Most Buddhist centers are trying to find a happy medium by offering variations on the dana theme. Some centers have a “Sustaining Member” program, which is similar to the pledge system found in Christian churches. Some charge a set fee for weekend or week-long retreats. Some offer teachings on a dana basis, but they also include a “suggested donation” prompt to give people some idea of what resources the center needs. As one Buddhist leader put it, “Figuring out the monetary aspects is kind of a work in progress,” which struck me as a very Buddha-like thing to say.
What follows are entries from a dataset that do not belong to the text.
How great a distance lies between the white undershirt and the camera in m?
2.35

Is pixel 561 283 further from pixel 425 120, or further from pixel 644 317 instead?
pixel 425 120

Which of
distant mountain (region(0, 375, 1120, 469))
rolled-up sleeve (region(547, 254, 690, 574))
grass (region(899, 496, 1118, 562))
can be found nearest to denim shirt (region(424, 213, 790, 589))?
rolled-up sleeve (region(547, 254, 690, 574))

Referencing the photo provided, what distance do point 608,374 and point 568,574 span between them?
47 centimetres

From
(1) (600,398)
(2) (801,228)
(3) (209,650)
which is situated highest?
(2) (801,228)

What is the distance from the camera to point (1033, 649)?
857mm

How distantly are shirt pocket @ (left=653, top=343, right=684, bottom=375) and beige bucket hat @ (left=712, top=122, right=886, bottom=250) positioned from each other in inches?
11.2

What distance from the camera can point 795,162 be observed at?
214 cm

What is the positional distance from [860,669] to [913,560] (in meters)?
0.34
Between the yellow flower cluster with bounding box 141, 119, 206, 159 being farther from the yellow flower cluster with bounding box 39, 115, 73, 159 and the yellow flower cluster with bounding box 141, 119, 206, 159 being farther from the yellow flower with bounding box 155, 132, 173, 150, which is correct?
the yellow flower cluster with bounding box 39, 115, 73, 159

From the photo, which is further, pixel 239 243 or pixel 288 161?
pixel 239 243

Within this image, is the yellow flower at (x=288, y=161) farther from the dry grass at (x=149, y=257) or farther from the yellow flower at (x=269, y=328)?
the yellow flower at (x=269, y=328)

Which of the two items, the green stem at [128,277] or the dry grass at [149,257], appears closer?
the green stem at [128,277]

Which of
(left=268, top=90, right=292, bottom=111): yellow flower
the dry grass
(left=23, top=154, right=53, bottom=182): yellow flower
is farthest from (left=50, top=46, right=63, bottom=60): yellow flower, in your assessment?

As the song in the 1960’s musical, Cabaret, proclaims, “Money makes the world go ‘round.” Although somewhat overstated – and scientifically incorrect – it is true that money is one of life’s necessary evils. Even for faith communities. The topic of money has offered some interesting — and somewhat surprising — interfaith lessons as I attempt to navigate both the similarities and the differences between traditions. What I am discovering is that there are variations on the theme, but that’s a pattern that keeps repeating itself in all my interfaith adventures.